How to increase your free time:

Tax:

Take a regular break.
Get out or walk.
Enjoy if you have pets.
Not:

Focus more on TV, loud music, etc.
Start doing household chores. If necessary, make a to-do list to deal with after you “go out” for the day.
Stretched at noon, 2:30 pm.
In the middle of the afternoon, I was feeling a little ant. If you are accustomed to working in the office with an open floor plan, being alone is a habit. The good news is that there are ways to combat any temporary cabin fever.

When you’re in a remote meeting, “you’re not afraid to talk,” says Hartman. “Collaboration and feedback are more important to the remote. Be sure to attend meetings, keep a voice, share your views and collaborate externally. “

Tip # 3: Reach out to your colleagues. Whether you use Slack, email, or any other tool to communicate with your team, it’s a good idea to check in daily. The check-in ensures that everyone is in good spirits and connected to each other so as not to get confused during the meeting. You can set up a “hang-out” room for remote “water-cooler” chit-chat through video-conferencing tools like Zoom.

More importantly, Hartman says, “Take care of yourself and your team. Beyond our daily work, we are all a team, everyone is affected differently, and this is important to your peers.”

Getting up at 6 pm and heading home.
The workday ended faster than I thought. After walking home for the past seven years, switching to relaxation mode is great. Since it was a trial run from home, I decided to capture everything needed to make the next remote day even better.
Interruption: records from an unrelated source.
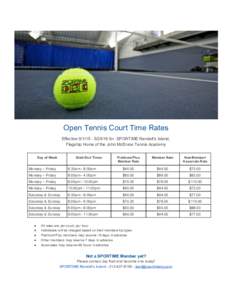 Open Tennis Court Time Rates  Effective 9/1/15 ­  for  SPORTIME Randall’s Island,   Flagship Home of the John McEnroe Tennis Academy    Day of Week 
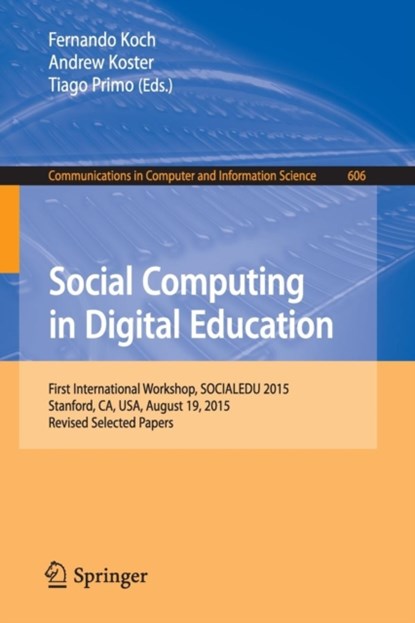 Social Computing in Digital Education, niet bekend - Paperback - 9783319396712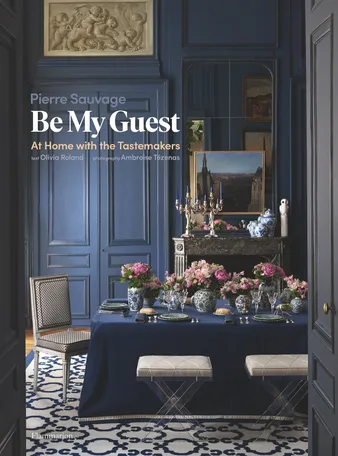 Livres Arts Photographie Be My Guest, At Home with the Tastemakers Pierre Sauvage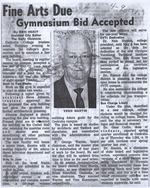 Fine Arts Due 
Gymnasium Bid Accepted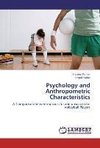 Psychology and Anthropometric Characteristics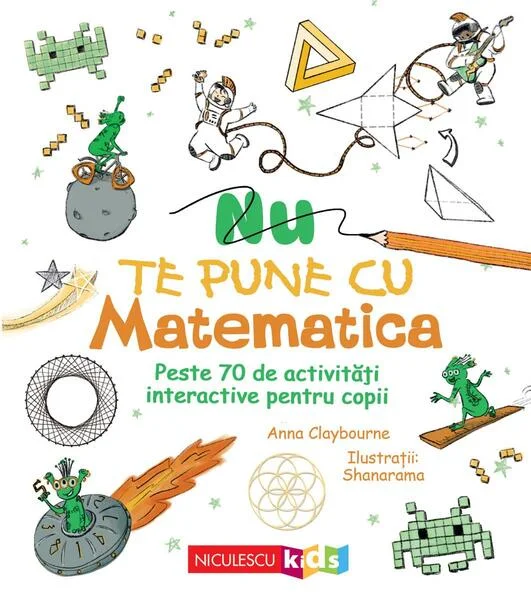 Nu te pune cu matematica - Paperback brosat - Niculescu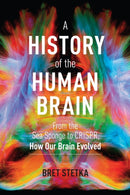A History of the Human Brain : From the Sea Sponge to CRISPR, How Our Brain Evolved-9781604699883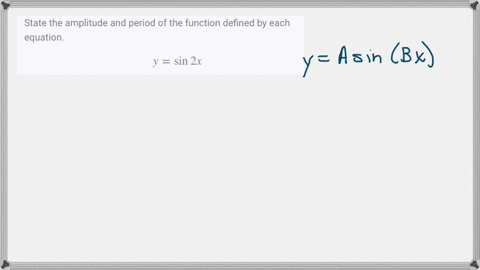 state-the-amplitude-and-period-of-the-function-defined-by-each-equation-ysin-2-x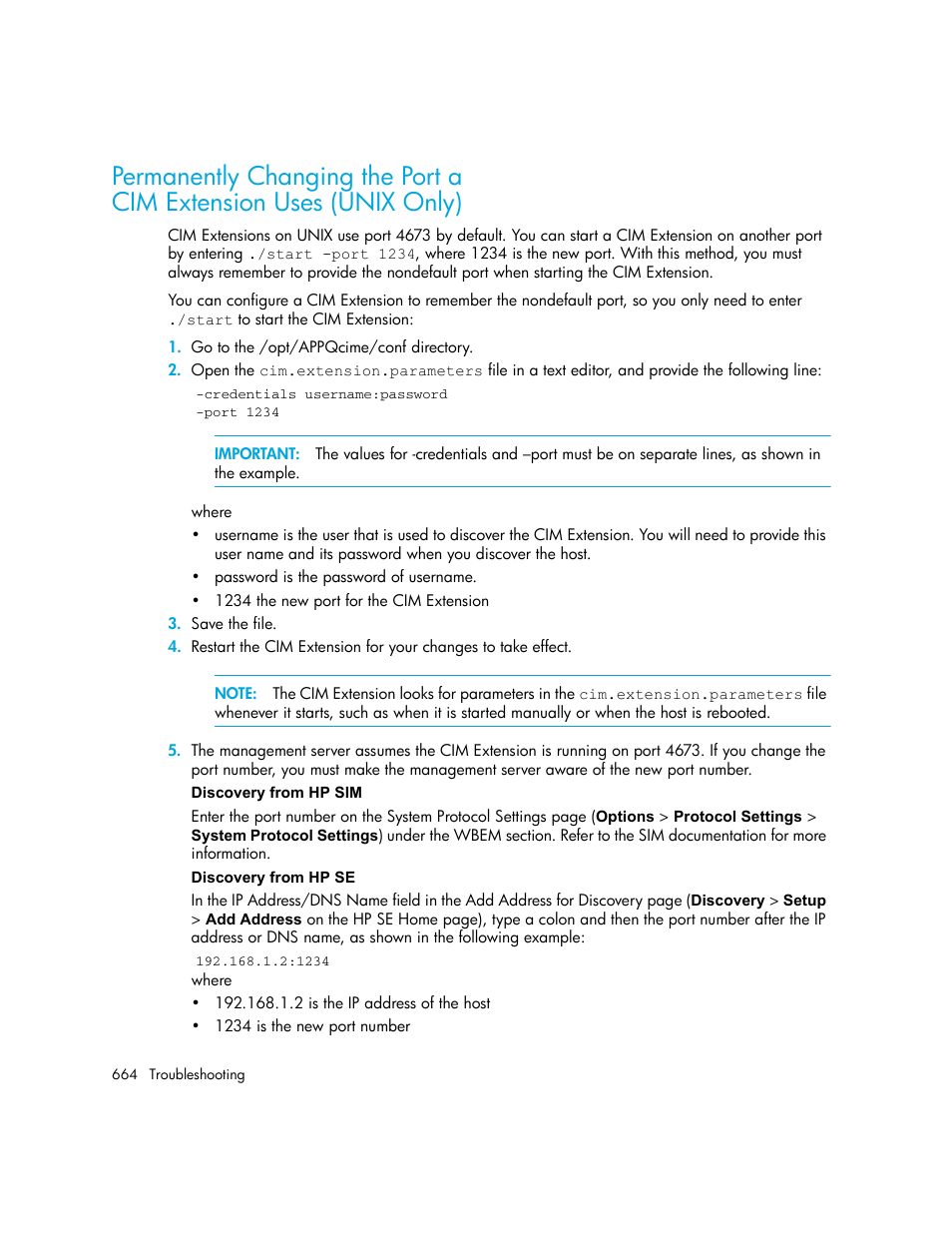 Permanently changing the port a, Cim extension uses (unix only) | HP Storage Essentials NAS Manager Software User Manual | Page 696 / 770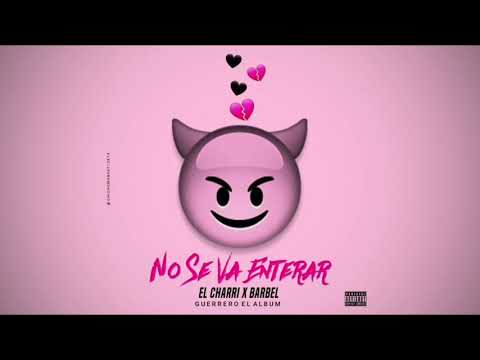 El Charri Ft El Barbel - No Se Va Enterar | Audio Oficial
Tip # 4: Know what is important to you You need to be productive, comfortable, efficient and happy. There is tons of WFH advice that you should have on a trendy office and a professional organization. Very good if those things work for you.
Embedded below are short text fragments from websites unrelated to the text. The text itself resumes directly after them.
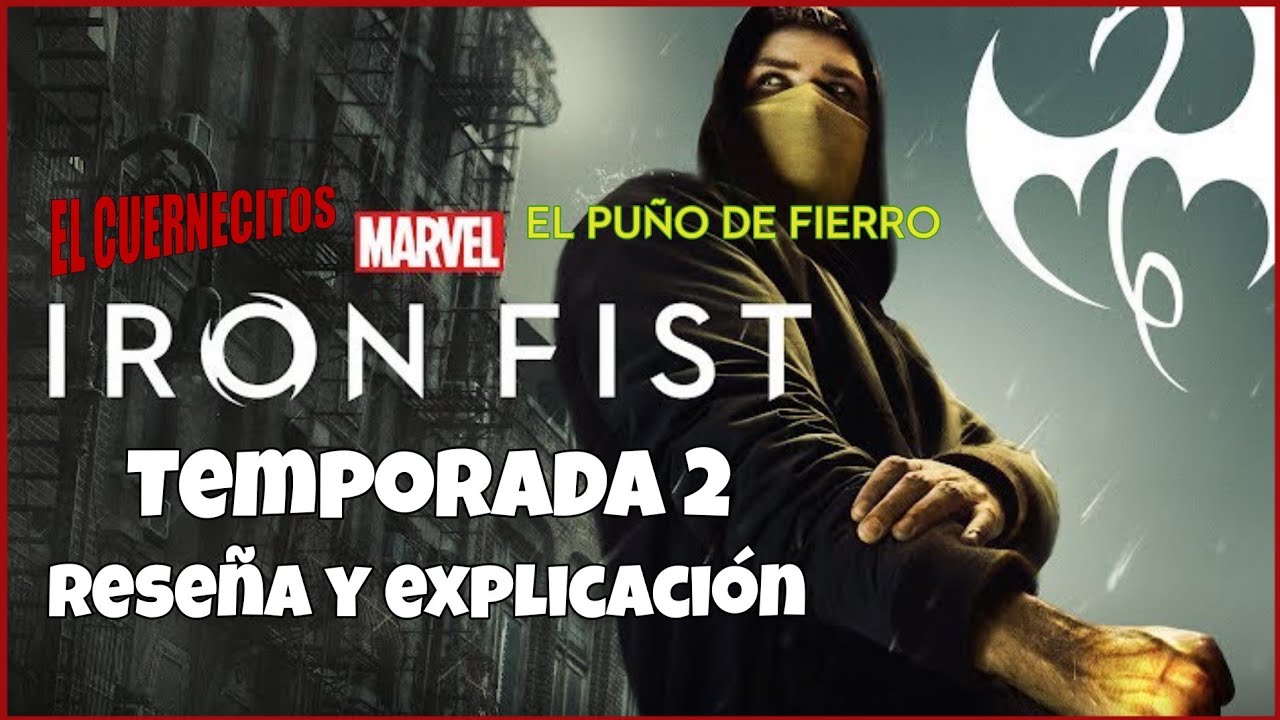 Iron Fist Temporada 2 - Opinión y Explicación con El Puño De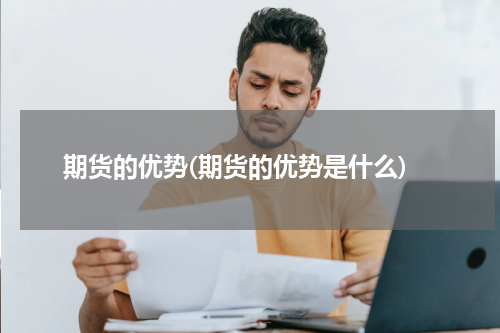 期货的优势(期货的优势是什么)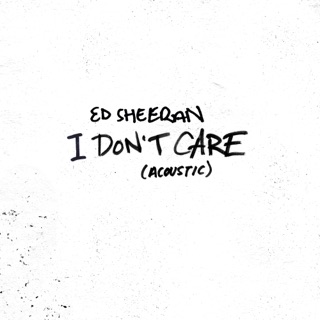کاور آهنگ I Don't Care (Acoustic) از Ed Sheeran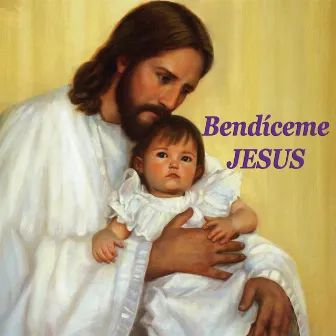 Bendíceme Jesús by Paulino Bernal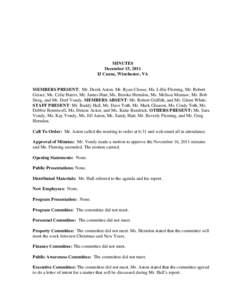 MINUTES December 15, 2011 IJ Canns, Winchester, VA MEMBERS PRESENT: Mr. Derek Aston, Mr. Ryan Clouse, Ms. Lillie Fleming, Mr. Robert Geiser, Ms. Celie Harris, Mr. James Hart, Ms. Brooke Herndon, Ms. Melissa Mumaw, Mr. Bo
But keep in mind your priorities. For example, you don’t have to spend hundreds of dollars to renovate an office. I bought a solid 20 solid wood desk at the Habitat for Humanity Restore and an additional computer monitor from my neighborhood market. I painted the walls, put in the new floor lamp and – Presto! – Proper office for me. Also, I want to take advantage of other places in my house. If I feel distracted at my desk, I work in the kitchen or on the patio table.

Internet speed, security and other considerations
It is important to recognize what speed you need when working from home and this may not be the same for everyone. For example, if you are connecting to a Virtual Private Network (VPN), keep in mind that this will slow down your Internet connection. An average VPN can reduce your speed by 10% -30%. Not sure what speed you are currently getting? To find out, use our speed test tool below.
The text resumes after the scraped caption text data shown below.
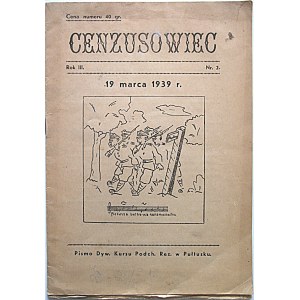 CENZUSOWIEC. Pismo Dyw. Kursu Podch. Rez. w Pułtusku. Pułtusk, 19 marca 1939. Rok III. Nr. 2. Druk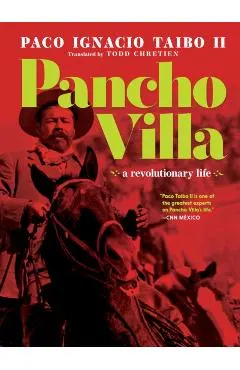 Pancho Villa: A Narrative Biography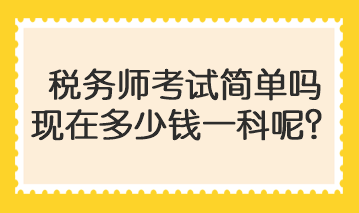 稅務師考試簡單嗎現(xiàn)在多少錢一科呢？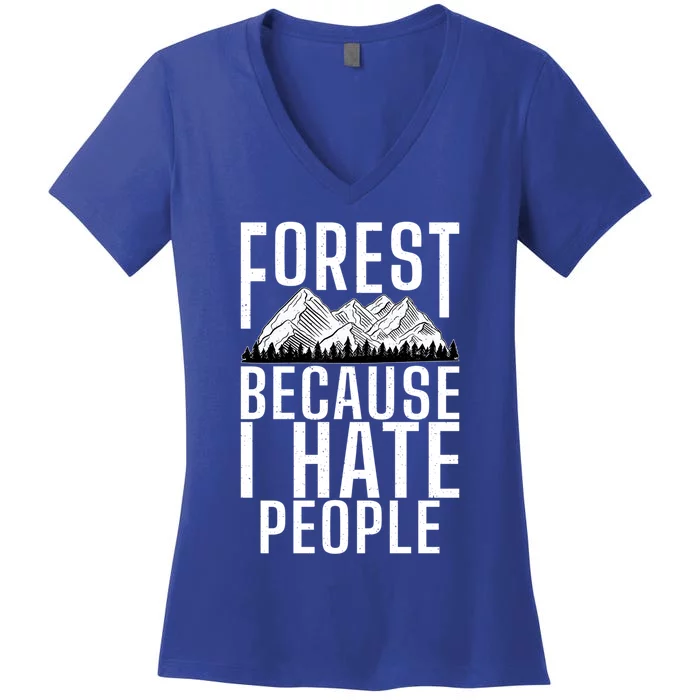 Forest Because I Hate People Adventure Hiking Woods Gift Women's V-Neck T-Shirt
There are three main factors to consider when choosing Internet speed to work remotely:

Are you connected to a VPN?
Are you connecting more than one computer, or are there more than one person working at home?
Are you uploading large files, participating in video conference calls, or doing other things that require more data and speed capabilities?
Internet security when working from home
Your company may already have strict security features such as a VPN with two-factor authentication. If not, make sure you succeed by checking out these articles about securing your Internet connection.

Learn how to set up vpn
How to create a strong password
Get a more secure home internet connection
Remember, if you work from home and the internet issues are solved by you, then IT is difficult to reach. Do you know what to do if your internet stops working? Do you know how to reset your router or how to reach your Internet Service Provider (ISP) for help when needed? Here is a customer service introduction for the top ISPs in the US.

AT&T Customer Service
CenturyLink customer service
Cox Customer Service
Cross-border customer service
Spectrum customer service
Verizon customer service
Xfinity customer service
My final advice
Since you’re at home, you may feel like you’re going to be super productive. You should not be surprised or discouraged if you have all that is available in the office. There are still eight hours in the workday.

Have you run your WFH trial? If you need a quick check of the Internet in your area, or want to see what your options are, click below.